▶ What is needed
All entries below are to be set down again, identical to the source.

(Extracted data entries)

>>>>>

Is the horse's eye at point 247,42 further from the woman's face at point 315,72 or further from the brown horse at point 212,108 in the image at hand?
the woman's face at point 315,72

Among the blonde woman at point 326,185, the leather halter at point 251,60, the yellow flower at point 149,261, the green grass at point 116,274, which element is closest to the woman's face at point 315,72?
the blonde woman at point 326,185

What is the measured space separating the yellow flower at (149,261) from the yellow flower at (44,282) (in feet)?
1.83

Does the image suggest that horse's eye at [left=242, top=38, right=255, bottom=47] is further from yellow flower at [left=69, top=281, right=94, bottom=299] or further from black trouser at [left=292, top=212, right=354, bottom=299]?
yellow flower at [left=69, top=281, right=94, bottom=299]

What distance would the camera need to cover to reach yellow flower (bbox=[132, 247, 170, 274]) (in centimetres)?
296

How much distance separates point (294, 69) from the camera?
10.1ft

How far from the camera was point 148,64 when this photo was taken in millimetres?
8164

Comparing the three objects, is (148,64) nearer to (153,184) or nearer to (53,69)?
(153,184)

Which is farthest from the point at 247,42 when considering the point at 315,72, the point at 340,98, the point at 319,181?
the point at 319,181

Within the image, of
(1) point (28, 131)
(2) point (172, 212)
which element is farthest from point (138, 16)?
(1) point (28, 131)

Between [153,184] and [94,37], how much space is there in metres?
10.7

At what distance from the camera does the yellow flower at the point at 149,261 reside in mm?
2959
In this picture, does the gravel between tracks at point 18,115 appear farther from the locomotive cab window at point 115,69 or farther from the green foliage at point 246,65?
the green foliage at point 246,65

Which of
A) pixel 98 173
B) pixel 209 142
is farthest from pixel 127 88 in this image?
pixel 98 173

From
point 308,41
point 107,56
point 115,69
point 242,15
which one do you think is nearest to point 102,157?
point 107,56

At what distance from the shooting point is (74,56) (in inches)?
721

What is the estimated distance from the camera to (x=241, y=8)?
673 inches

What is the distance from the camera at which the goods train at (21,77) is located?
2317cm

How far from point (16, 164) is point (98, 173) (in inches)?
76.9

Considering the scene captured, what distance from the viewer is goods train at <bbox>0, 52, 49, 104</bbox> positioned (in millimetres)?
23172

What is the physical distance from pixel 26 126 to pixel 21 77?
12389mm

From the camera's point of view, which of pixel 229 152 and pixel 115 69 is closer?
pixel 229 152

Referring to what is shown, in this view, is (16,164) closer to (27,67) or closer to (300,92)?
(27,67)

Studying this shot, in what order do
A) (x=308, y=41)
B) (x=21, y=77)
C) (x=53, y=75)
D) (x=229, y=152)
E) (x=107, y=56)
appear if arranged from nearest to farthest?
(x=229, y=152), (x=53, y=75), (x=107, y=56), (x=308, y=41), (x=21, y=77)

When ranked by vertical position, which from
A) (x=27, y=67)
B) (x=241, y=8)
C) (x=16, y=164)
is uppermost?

<<<<<

▶ Right answer
Is the horse's eye at point 247,42 further from the woman's face at point 315,72 or further from the brown horse at point 212,108 in the image at hand?
the woman's face at point 315,72

Among the blonde woman at point 326,185, the leather halter at point 251,60, the yellow flower at point 149,261, the green grass at point 116,274, which element is closest to the woman's face at point 315,72?
the blonde woman at point 326,185

What is the measured space separating the yellow flower at (149,261) from the yellow flower at (44,282) (in feet)?
1.83

Does the image suggest that horse's eye at [left=242, top=38, right=255, bottom=47] is further from yellow flower at [left=69, top=281, right=94, bottom=299] or further from black trouser at [left=292, top=212, right=354, bottom=299]?
yellow flower at [left=69, top=281, right=94, bottom=299]

What distance would the camera need to cover to reach yellow flower (bbox=[132, 247, 170, 274]) (in centimetres)?
296

How much distance separates point (294, 69) from the camera?
10.1ft

How far from the camera was point 148,64 when this photo was taken in millimetres?
8164

Comparing the three objects, is (148,64) nearer to (153,184) or nearer to (53,69)?
(153,184)

Which is farthest from the point at 247,42 when considering the point at 315,72, the point at 340,98, the point at 319,181?
the point at 319,181

Within the image, of
(1) point (28, 131)
(2) point (172, 212)
which element is farthest from point (138, 16)?
(1) point (28, 131)

Between [153,184] and [94,37], how much space is there in metres?
10.7

At what distance from the camera does the yellow flower at the point at 149,261 reside in mm?
2959
In this picture, does the gravel between tracks at point 18,115 appear farther from the locomotive cab window at point 115,69 or farther from the green foliage at point 246,65?
the green foliage at point 246,65

Which of
A) pixel 98 173
B) pixel 209 142
is farthest from pixel 127 88 in this image?
pixel 98 173

From
point 308,41
point 107,56
point 115,69
point 242,15
which one do you think is nearest to point 102,157?
point 107,56

At what distance from the shooting point is (74,56) (in inches)?
721

What is the estimated distance from the camera to (x=241, y=8)?
673 inches

What is the distance from the camera at which the goods train at (21,77) is located?
2317cm

How far from point (16, 164) is point (98, 173) (in inches)?
76.9

Considering the scene captured, what distance from the viewer is goods train at <bbox>0, 52, 49, 104</bbox> positioned (in millimetres)?
23172

What is the physical distance from pixel 26 126 to pixel 21 77?
12389mm

From the camera's point of view, which of pixel 229 152 and pixel 115 69 is closer?
pixel 229 152

Referring to what is shown, in this view, is (16,164) closer to (27,67) or closer to (300,92)?
(27,67)

Studying this shot, in what order do
A) (x=308, y=41)
B) (x=21, y=77)
C) (x=53, y=75)
D) (x=229, y=152)
E) (x=107, y=56)
appear if arranged from nearest to farthest?
(x=229, y=152), (x=53, y=75), (x=107, y=56), (x=308, y=41), (x=21, y=77)

When ranked by vertical position, which from
A) (x=27, y=67)
B) (x=241, y=8)
C) (x=16, y=164)
is uppermost?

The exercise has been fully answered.